The first VAX-based system was the VAX-11/780, a member of the VAX-11 family. The high-end VAX 8600 replaced the VAX-11/780 in October 1984 and was joined by the entry-level MicroVAX minicomputers and the VAXstation workstations in the mid-1980s. The MicroVAX was superseded by the VAX 4000, the VAX 8000 was superseded by the VAX 6000 in the late 1980s and the mainframe-class VAX 9000 was introduced. In the early 1990s, the fault-tolerant VAXft was introduced, as were the Alpha compatible VAX 7000/10000. A variant of various VAX-based systems were sold as the VAXserver.

=== SIMACS ===
System Industries developed an ability to give more than one DEC CPU, but not at the same time, write access to a shared disk. They implemented an enhancement named SIMACS (simultaneous machine access), which allowed their special disk controller to set a semaphore flag for disk access, allowing multiple WRITES to the same files; the disk is shared by multiple DEC systems. SIMACS also existed on PDP-11 RSTS systems.

=== Canceled systems ===
Canceled systems include the BVAX, a high-end emitter-coupled logic (ECL) based VAX, and two other ECL-based VAX models: Argonaut and Raven. Raven was canceled in 1990. A VAX named Gemini was also canceled, which was a fall-back in case the LSI-based Scorpio failed. It never shipped.

=== Clones ===
A number of VAX clones, both authorized and unauthorized, were produced. Examples include:

- Systime Computers Ltd of the United Kingdom produced clones of early VAX models such as the Systime 8750 (equivalent to the VAX 11/750).

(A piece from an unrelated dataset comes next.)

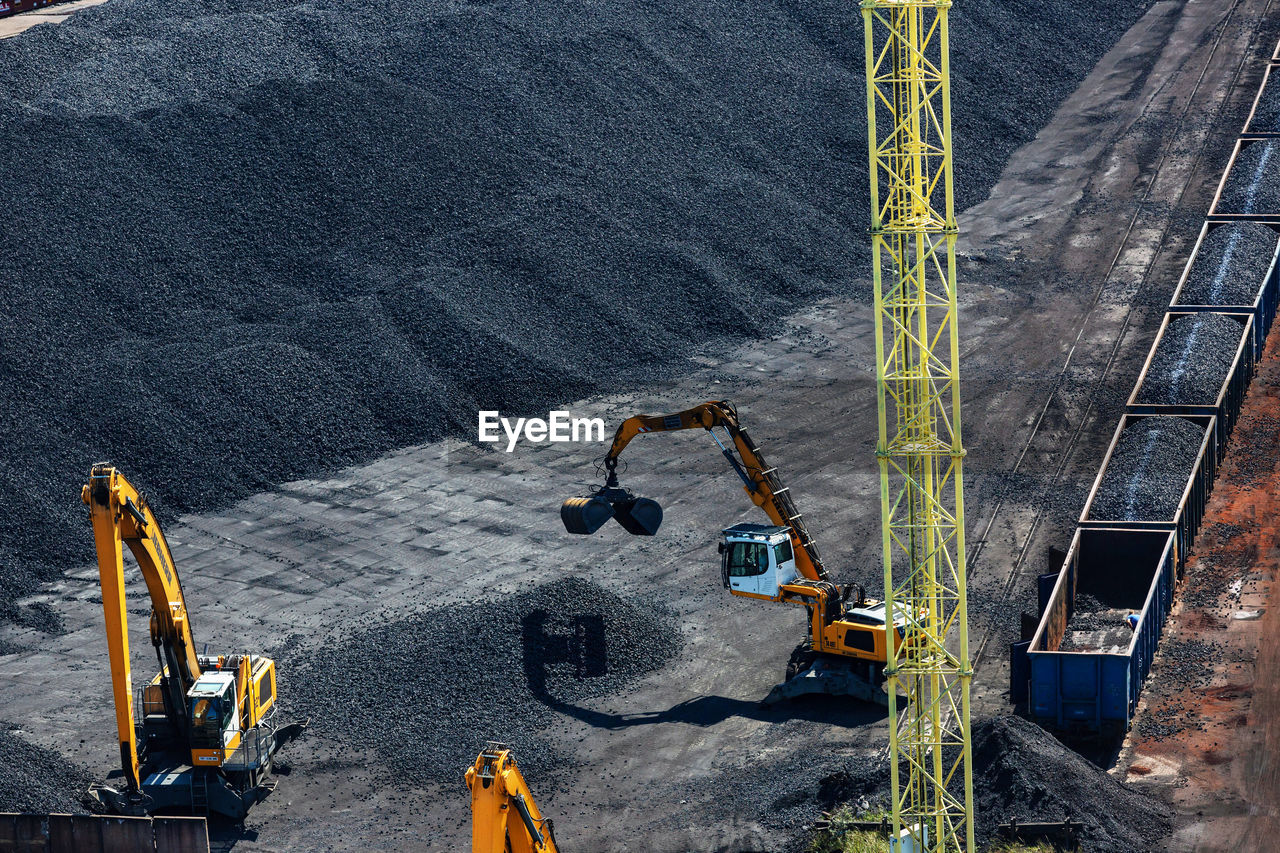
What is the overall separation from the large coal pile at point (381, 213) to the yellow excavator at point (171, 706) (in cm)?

- Norden Systems produced the ruggedized, Military-specification MIL VAX series.
- The Hungarian Central Research Institute for Physics (KFKI) produced a series of clones of early VAX models, the TPA-11/540, 560 and 580.

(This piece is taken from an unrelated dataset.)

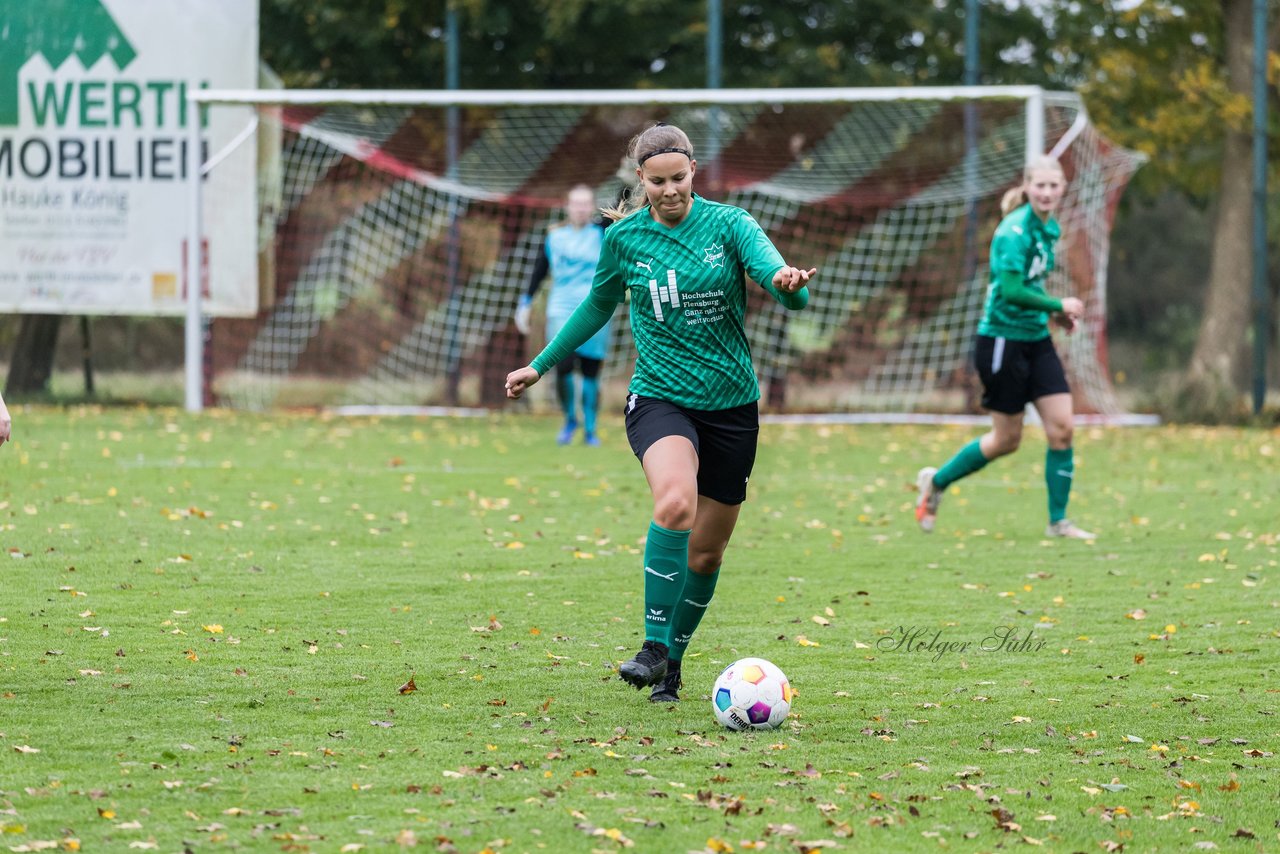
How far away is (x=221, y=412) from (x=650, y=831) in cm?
1419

- The SM 52/12 from Czechoslovakia, developed at VUVT Žilina (today Slovakia) and produced from 1986 at ZVT Banská Bystrica (today Slovakia).
- The East German VEB Robotron K 1840 (SM 1710) is a clone of the VAX-11/780 and Robotron K 1820 (SM 1720) is a copy of the MicroVAX II.

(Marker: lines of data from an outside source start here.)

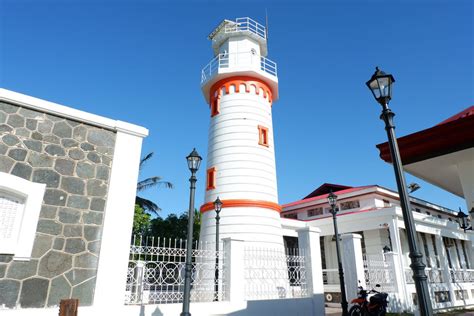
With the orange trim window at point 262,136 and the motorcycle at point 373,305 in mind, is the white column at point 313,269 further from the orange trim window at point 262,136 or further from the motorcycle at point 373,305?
the orange trim window at point 262,136

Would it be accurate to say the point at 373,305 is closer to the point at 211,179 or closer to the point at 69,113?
the point at 211,179

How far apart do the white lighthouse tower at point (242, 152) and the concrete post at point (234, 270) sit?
4447mm

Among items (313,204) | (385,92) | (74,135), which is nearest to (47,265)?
(74,135)

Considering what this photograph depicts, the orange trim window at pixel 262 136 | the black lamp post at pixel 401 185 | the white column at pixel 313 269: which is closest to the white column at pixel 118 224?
the black lamp post at pixel 401 185

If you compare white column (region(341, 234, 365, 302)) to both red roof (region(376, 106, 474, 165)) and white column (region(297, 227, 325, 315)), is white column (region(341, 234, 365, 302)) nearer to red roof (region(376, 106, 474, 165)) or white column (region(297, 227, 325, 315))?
white column (region(297, 227, 325, 315))

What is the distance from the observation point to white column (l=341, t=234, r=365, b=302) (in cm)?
977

- The SM-1700 is a Soviet clone of the VAX-11/730, SM-1702 was a clone of MicroVAX II and SM-1705 was a clone of VAX-11/785. These systems ran a variety of clone operating systems - DEMOS (based on BSD Unix), MOS VP (based on VAX/VMS) or MOS VP RV (based on VAXELN).
- The NCI-2780 Super-mini, also sold as Taiji-2780, is a clone of the VAX-11/780 developed by North China Institute of Computing Technology in Beijing.